Not lost - just no idea where I am
Oct 2, 2011
4,312
113
Florida
absolutely fundamentals/skills are key. I generally only moved on to situational stuff after a couple of games, and never more than 30 minutes, normally more like 20. and I always tried to touch upon situations from games where mistakes happened, and we went through and practiced what should have happened.

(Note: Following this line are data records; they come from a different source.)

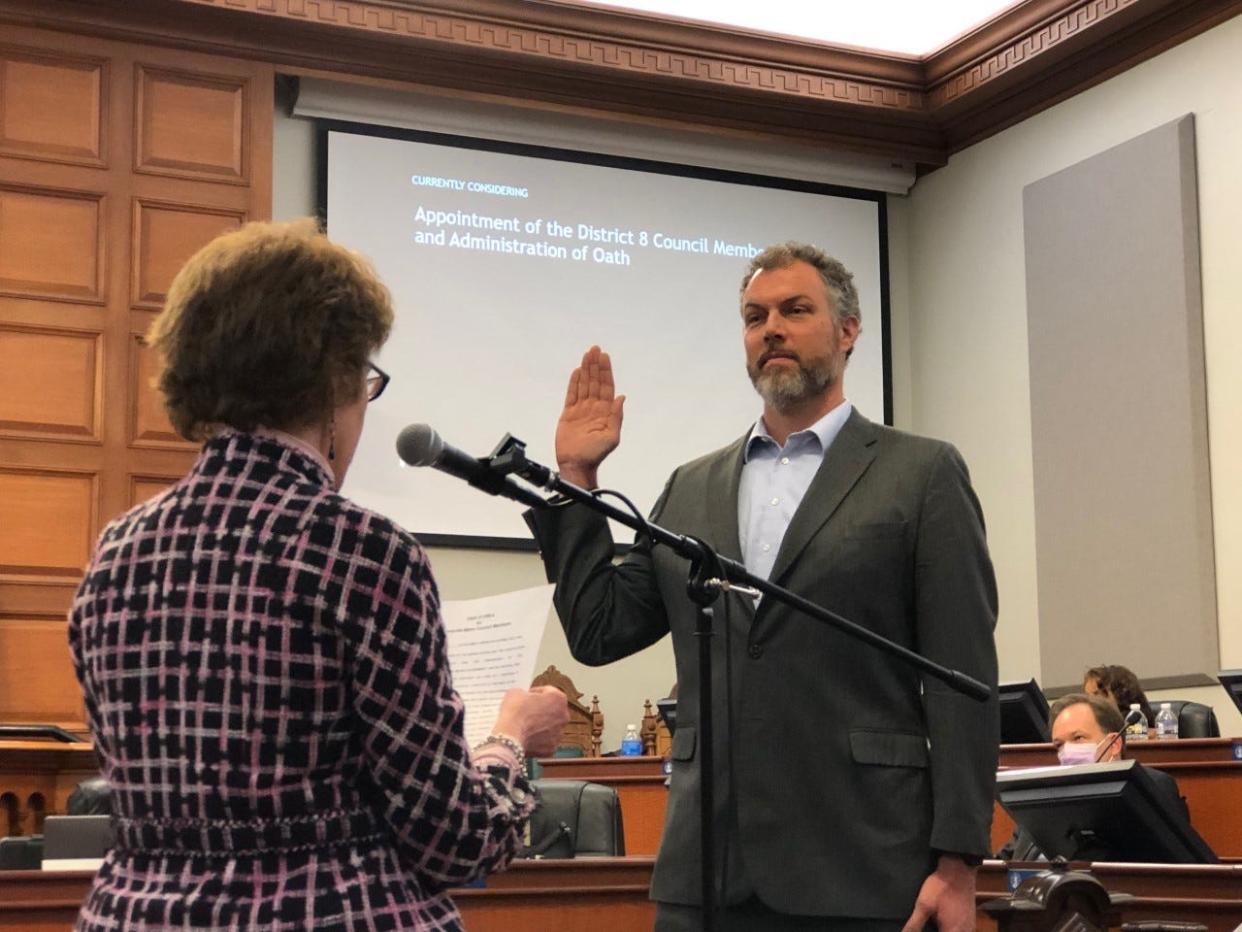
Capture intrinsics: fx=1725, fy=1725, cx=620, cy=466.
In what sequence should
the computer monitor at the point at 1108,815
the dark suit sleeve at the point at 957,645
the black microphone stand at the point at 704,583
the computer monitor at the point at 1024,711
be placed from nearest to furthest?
the black microphone stand at the point at 704,583, the dark suit sleeve at the point at 957,645, the computer monitor at the point at 1108,815, the computer monitor at the point at 1024,711

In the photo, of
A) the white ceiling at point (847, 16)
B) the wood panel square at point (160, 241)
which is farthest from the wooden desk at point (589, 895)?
the white ceiling at point (847, 16)

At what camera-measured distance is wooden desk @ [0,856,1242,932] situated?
291 cm

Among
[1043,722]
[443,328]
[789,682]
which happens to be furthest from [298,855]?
[443,328]

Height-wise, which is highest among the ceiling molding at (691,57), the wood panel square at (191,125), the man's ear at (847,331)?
the ceiling molding at (691,57)

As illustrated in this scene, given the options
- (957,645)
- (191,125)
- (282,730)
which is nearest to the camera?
(282,730)

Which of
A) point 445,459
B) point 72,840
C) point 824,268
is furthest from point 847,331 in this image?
point 72,840

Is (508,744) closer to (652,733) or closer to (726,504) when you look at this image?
(726,504)

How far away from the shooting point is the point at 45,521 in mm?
7492

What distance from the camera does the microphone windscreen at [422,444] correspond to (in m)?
1.80

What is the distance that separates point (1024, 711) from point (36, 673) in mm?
4134

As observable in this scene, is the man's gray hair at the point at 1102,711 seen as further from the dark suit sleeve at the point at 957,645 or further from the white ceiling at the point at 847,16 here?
the white ceiling at the point at 847,16

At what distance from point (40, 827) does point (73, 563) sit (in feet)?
6.07

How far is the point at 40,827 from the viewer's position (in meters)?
5.90

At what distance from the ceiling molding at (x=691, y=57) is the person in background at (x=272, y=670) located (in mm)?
6747
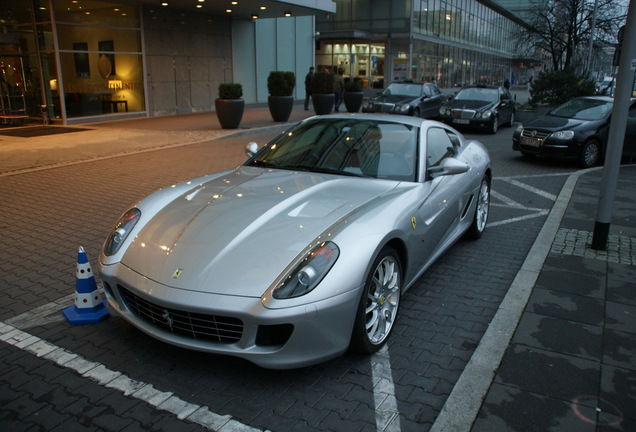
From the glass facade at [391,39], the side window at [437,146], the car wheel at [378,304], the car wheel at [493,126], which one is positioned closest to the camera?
the car wheel at [378,304]

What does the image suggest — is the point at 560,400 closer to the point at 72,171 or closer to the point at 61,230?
the point at 61,230

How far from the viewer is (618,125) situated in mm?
5395

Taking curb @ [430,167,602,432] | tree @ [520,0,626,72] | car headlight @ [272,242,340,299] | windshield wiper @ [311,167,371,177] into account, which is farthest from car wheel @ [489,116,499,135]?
car headlight @ [272,242,340,299]

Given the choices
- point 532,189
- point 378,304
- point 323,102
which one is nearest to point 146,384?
point 378,304

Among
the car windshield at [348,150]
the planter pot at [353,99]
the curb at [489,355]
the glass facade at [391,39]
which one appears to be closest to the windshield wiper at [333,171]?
the car windshield at [348,150]

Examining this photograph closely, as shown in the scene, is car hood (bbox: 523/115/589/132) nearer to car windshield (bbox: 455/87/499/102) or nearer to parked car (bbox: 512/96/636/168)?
parked car (bbox: 512/96/636/168)

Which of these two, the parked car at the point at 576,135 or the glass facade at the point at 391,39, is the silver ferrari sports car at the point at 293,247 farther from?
the glass facade at the point at 391,39

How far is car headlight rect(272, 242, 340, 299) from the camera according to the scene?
9.71 feet

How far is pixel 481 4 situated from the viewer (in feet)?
177

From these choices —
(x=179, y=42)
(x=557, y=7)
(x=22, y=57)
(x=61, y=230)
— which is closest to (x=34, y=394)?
(x=61, y=230)

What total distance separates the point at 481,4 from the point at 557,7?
98.2 ft

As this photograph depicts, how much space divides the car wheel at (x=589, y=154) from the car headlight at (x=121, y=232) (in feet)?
33.0

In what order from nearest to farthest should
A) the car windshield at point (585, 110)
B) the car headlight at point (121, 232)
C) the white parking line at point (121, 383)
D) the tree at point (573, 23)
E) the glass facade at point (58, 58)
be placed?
1. the white parking line at point (121, 383)
2. the car headlight at point (121, 232)
3. the car windshield at point (585, 110)
4. the glass facade at point (58, 58)
5. the tree at point (573, 23)

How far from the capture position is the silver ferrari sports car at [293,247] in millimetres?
2969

Seriously this is a bit of a waste of time in rec because it is very likely the situation (especially weird or rare ones) will not happen again during the season or if it does they will forget it anyway. Better off running the scrimmages and have them run into more and more situations that they have to figure out on the fly. "Little Susie is out because she didn't wait for the flyball to be caught" is all you need to say after it happens. You don't need to do it 50 times in a row to hope it sinks in - that will come up enough in scrimmages that they will see it and also "Little Susie" will remember much easier that she got out that way because it actually happened and there was a consequence to remember (not just a drill). If you need to recreate a scenario, then you can do that - put runners on, hit a fly ball for the fielders, simulate drop 3rd pitch, etc, etc... Do it every few plays to keep it from being repetitive... and so on. It will keep their attention a lot better and it is way more interesting than listening to a coach talk at length about something that happened in the previous game (which they have probably forgotten anyway).